The cabinet minister responsible for delivering Canadian aid to the world’s poor has apologized for moving from one swanky hotel in London to an even swankier one where the bill to the taxpayer was more than twice as high.
On Tuesday, the second day of tongue-lashing from opposition members in the House of Commons, International Co-operaton Minister Bev Oda rose to deliver her mea culpa.
“The expenses are unacceptable, should never have been charged to taxpayers, I have repaid the costs associated with changing hotels and I unreservedly apologize,” Ms. Oda said during the Question Period.
Ms. Oda was supposed to stay at the Grange St. Paul's Hotel last June while attending a conference in the British capital but she switched to the Savoy where the bill for three nights cost $1,995, or $665 a night. A stay at the Grange would have been $287 a night.
Eight hours after the expenses of the London trip were revealed by The Canadian Press, Ms. Oda’s office announced she had reimbursed the fee difference between the two hotels, as well as a $287 cancellation fee demanded by the Grange. She also paid back the cost of a $16 glass of orange juice.
But she did not pay back the nearly $1,000 a day that was spent on a luxury car and driver to shuttle her between the conference site and her new hotel – transport that opposition members point out would not have been required had she stayed in the Grange, which was also the conference venue.
It is not the first time Ms.

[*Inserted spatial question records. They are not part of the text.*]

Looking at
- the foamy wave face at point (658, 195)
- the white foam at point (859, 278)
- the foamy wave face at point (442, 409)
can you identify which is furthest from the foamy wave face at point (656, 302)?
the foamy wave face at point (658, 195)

Oda has run into trouble by racking up expenses that the opposition has deemed exorbitant. Shortly after she was first appointed to Prime Minister Stephen Harper’s cabinet six years ago, the Toronto-area MP was castigated for rejecting a minivan that had been provided to ferry her to the Juno Awards and instead opted for a limousine ride.
Ms. Oda’s apology came after Interim Liberal Leader Bob Rae demanded that Prime Minister Stephen Harper explain his minister’s spending habits at a time when people in her department are being cut as a result of the government’s program of fiscal restraint. Mr. Harper, who is reputed to have a short fuse when members of his cabinet run into this kind of trouble, allowed Ms. Oda to respond for her actions.
On Monday, she had seemed less recalcitrant. In an interview with CHEX in Peterborough, Ont., near her riding of Durham, Ms. Oda said she had nothing to be ashamed of.
“[The opposition]can be extremist and can use words that will catch people’s attention but all of the guidelines have been followed and guidelines that have been agreed to by all parties, even those who are making the accusations,” the minister told a local reporter.
Those same opposition members were not satisfied with her apparent change of heart.
Charlie Angus, the NDP ethics critic, said that to get to his question he would have to wade through Ms. Oda’s “crocodile tears.”
Ms. Oda has apologized for the fact that a posh hotel was not posh enough for her, Mr. Angus said, “but we didn’t get an answer or an apology for the $1,000 limo rides that she dinged the taxpayers for. I called the hotel and it turns out they offer free luxury shuttles.”
Government House Leader Peter Van Loan replied by saying the minister had apologized for the costs associated for the change in hotels. “Our government has always believed that ministers should conduct their affairs with the greatest respect for taxpayers.”